And are work and power both useful in generation? Would a force over a distance like a long, linear movement over a large stator provide as much as a rotor quickly shifting in and out of the magnetic field?
 
  • #4
Arqane said:
Would a force over a distance like a long, linear movement over a large stator provide as much as a rotor quickly shifting in and out of the magnetic field?

If both generators are ideal and the input power is the same then the output power will be the same. The problem is that in the real world you have to look at the losses as these define the efficiency (power out/power in).

For example..

Consider two 12V motors, both permanant magnet motors, both designed to drive the same load at same speed (eg same output power). However one uses ferrite magnets and the other rare Earth magnets. The stronger field produced by the rare Earth magnets means that fewer turns of wire are needed to produce the required back emf (which determins the speed). That means losses in the copper windings are reduced making it more efficient. So for the same output power the rare Earth motor needs less input power. The efficiency of the ferrite motor might be 80% and the rare Earth magnet motor >90%. The rare Earth motor could be redesigned to produce more output power for the same input power as the ferrite motor. The key is that the extra power comes from reducing losses.

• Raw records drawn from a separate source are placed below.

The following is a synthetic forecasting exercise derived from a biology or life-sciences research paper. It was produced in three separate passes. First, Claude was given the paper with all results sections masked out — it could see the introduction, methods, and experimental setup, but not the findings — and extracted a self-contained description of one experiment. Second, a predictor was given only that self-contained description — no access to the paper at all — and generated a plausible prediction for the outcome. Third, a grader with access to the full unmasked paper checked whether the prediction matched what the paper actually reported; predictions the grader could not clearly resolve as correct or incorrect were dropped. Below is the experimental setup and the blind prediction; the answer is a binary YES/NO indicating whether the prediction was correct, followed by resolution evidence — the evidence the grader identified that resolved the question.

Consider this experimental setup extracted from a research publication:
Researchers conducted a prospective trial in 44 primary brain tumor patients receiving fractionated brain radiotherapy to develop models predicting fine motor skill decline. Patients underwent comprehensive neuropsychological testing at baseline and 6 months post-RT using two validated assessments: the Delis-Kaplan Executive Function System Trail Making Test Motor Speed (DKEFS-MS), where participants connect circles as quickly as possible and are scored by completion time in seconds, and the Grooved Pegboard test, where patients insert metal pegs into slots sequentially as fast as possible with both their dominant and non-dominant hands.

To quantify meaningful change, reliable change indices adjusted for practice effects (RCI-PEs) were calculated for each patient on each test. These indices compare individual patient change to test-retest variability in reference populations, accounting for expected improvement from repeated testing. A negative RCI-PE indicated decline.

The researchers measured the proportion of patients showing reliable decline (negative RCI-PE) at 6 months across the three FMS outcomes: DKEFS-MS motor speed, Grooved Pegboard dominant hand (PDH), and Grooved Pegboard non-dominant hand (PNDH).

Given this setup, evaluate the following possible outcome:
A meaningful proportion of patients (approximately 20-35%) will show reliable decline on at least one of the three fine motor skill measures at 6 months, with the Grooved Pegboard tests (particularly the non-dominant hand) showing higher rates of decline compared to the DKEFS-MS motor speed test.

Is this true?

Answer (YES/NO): NO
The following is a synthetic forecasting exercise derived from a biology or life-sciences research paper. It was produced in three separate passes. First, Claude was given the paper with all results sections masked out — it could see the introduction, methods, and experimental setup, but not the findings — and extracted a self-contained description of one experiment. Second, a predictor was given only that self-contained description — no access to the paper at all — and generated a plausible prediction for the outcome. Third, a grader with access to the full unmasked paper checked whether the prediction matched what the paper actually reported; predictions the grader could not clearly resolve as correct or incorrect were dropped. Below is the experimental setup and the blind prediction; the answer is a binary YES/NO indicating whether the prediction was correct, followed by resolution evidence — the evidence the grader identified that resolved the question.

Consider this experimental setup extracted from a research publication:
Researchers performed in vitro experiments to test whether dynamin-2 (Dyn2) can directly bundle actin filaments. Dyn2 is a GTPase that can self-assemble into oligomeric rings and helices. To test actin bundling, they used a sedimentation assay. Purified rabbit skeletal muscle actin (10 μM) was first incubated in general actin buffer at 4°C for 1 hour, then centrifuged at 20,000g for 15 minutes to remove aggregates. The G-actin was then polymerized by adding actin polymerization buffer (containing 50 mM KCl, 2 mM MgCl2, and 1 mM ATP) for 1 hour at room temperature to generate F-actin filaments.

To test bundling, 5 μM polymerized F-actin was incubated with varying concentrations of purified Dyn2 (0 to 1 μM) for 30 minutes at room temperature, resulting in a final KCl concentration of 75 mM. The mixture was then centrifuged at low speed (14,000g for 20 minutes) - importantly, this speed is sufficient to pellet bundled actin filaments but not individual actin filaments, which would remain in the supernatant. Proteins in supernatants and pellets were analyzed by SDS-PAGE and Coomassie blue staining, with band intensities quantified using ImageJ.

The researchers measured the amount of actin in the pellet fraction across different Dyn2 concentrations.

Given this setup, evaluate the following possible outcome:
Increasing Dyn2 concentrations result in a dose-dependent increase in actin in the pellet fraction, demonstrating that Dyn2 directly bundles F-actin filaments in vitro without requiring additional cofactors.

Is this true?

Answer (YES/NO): YES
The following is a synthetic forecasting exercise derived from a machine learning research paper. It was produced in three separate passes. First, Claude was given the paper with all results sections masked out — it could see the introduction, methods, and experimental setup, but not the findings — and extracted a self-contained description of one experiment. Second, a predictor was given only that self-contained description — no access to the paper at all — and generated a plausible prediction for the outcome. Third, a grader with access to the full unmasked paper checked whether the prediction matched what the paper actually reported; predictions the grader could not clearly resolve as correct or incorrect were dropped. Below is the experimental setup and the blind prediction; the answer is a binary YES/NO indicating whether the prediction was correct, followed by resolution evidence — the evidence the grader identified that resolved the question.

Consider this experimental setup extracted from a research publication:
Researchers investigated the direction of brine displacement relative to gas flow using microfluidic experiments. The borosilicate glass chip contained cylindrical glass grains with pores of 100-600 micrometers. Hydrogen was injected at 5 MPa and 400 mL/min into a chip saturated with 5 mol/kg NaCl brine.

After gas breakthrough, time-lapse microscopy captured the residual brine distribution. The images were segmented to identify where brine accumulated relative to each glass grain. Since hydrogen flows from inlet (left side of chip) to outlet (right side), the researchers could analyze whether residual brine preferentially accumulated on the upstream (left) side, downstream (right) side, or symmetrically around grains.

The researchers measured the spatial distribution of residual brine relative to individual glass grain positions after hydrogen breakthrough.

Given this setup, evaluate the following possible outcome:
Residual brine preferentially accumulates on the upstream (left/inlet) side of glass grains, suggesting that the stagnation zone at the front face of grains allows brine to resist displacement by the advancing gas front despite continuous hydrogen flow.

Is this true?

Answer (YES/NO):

So back to your question..

Arqane said:
Would a force over a distance like a long, linear movement over a large stator provide as much as a rotor quickly shifting in and out of the magnetic field?

Does the faster rotor have more losses due to windage (air resistance)?
Does the slower rotor need more copper in the windings to generate the required output voltage and therefore have higher resistive losses?

Depending on the answers to these and other questions either could be more efficient than the other. In short it's virtually impossible to answer the question without engineering a complete system and I'm probably not the best person to do that.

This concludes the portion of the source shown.